• **Texto base**:
Nelson Mannrich — Precisa mexer na base da CLT, dessa visão paternalista, do Estado protetor. Significa quebrar monopólios do Estado na criação de norma e permitir uma participação do trabalhador na negociação coletiva e na solução do conflito. É preciso ter estímulos a um sistema de solução de conflitos dentro da empresa, ao dialogo interno, ao mecanismo onde o trabalhador possa resolver com seu chefe diretamente o seu conflito, e, se ele não resolver, que ele possa ir ao superior. O processo não pode ser uma possível vingança, resultado da vida de um trabalhador isolado, não ouvido, uma panela de pressão sem válvula de escape... Ele não tem com quem conversar, com quem resolver, e deixa tudo guardado para no final processar. Isso é um desafio para o governo e para o empresário também. O empresário deve abrir um espaço dentro da empresa para criar instâncias de negociação. E aí entra aí obviamente a questão sindical.


ConJur — A estrutura dos sindicatos e a estrutura de relação com os sindicatos deve ser alterada?
Nelson Mannrich — O Direito do Trabalho começa pela reforma sindical. Esse é o grande desafio. Enquanto não fizer isso, nada vai mudar no Brasil. Tem que introduzir a liberdade sindical, para pensar então em negociação coletiva. Porque o sindicato que está aí... Tem muitos sindicatos bons, mas eles estão naquela velha estrutura. Quem vai ser o representante do trabalhador na solução do conflito é aquele que nós vamos entender que é o mais adequado.


ConJur — Vemos muita pressão por acordos na Justiça do Trabalho. Essa é a função da Justiça?
Nelson Mannrich — O papel da Justiça é pacificação. A pacificação não depende de uma sentença. Depende de uma solução imposta, que é a sentença, ou uma solução acordada. O importante é que haja uma solução do conflito. Eu acho que 50% dos conflitos são resolvidos já na fase inicial, por acordo. Aí você percebe que nós precisaríamos rever o nosso modelo, que nós poderíamos ter uma instância aonde as questões pendentes seriam resolvidas sem necessidade de movimentar o Judiciário.


ConJur — A CLT deveria tratar diferente cada escalão de empregado?
Nelson Mannrich — A minha proposta é essa. Ter uma legislação própria para altos quadros, diretores e altos executivos, em uma linha de exclusão desse protecionismo da CLT. Países europeus fazem isso. Na França tem o operário, que é o trabalhador braçal, o empregado, que é o colarinho branco, e tem o alto quadro, que são os dirigentes.


ConJur — Isso desafogaria a Justiça de alguma forma?
Nelson Mannrich — Sim. E daria mais segurança jurídica para todo mundo.


ConJur — É possível reduzir o custo de um trabalhador sem reduzir direitos.

• **Dados do exercício**:
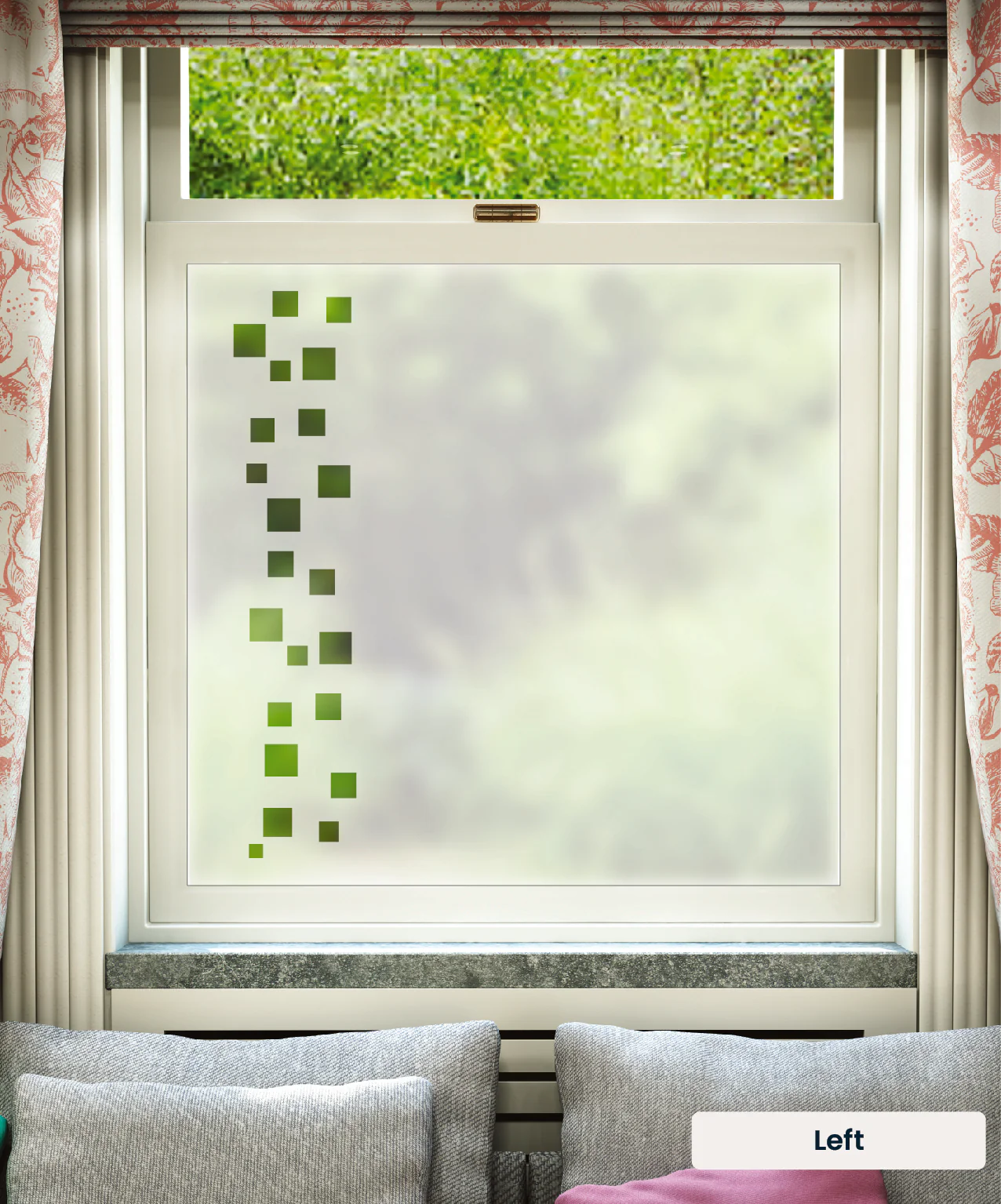 FB034 Frosted Film Pattern - Image 6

• **Questão 1**: Na entrevista sobre a CLT, por que Nelson Mannrich afirma que seria preciso rever o nosso modelo? Responda em uma a três frases.
• **Questão 2**: Transcreva o trecho da entrevista sobre a CLT que começa em "Nelson Mannrich — A" e termina depois de "sem reduzir direitos.".
Os dados não têm papel nesta atividade.

• **Resolução 1**: Segundo Nelson Mannrich, cerca de 50% dos conflitos já são resolvidos por acordo na fase inicial. Isso mostra que poderia haver uma instância onde as questões pendentes seriam resolvidas sem necessidade de movimentar o Judiciário.

• **Resolução 2**:
Nelson Mannrich — A minha proposta é essa. Ter uma legislação própria para altos quadros, diretores e altos executivos, em uma linha de exclusão desse protecionismo da CLT. Países europeus fazem isso. Na França tem o operário, que é o trabalhador braçal, o empregado, que é o colarinho branco, e tem o alto quadro, que são os dirigentes.


ConJur — Isso desafogaria a Justiça de alguma forma?
Nelson Mannrich — Sim. E daria mais segurança jurídica para todo mundo.


ConJur — É possível reduzir o custo de um trabalhador sem reduzir direitos.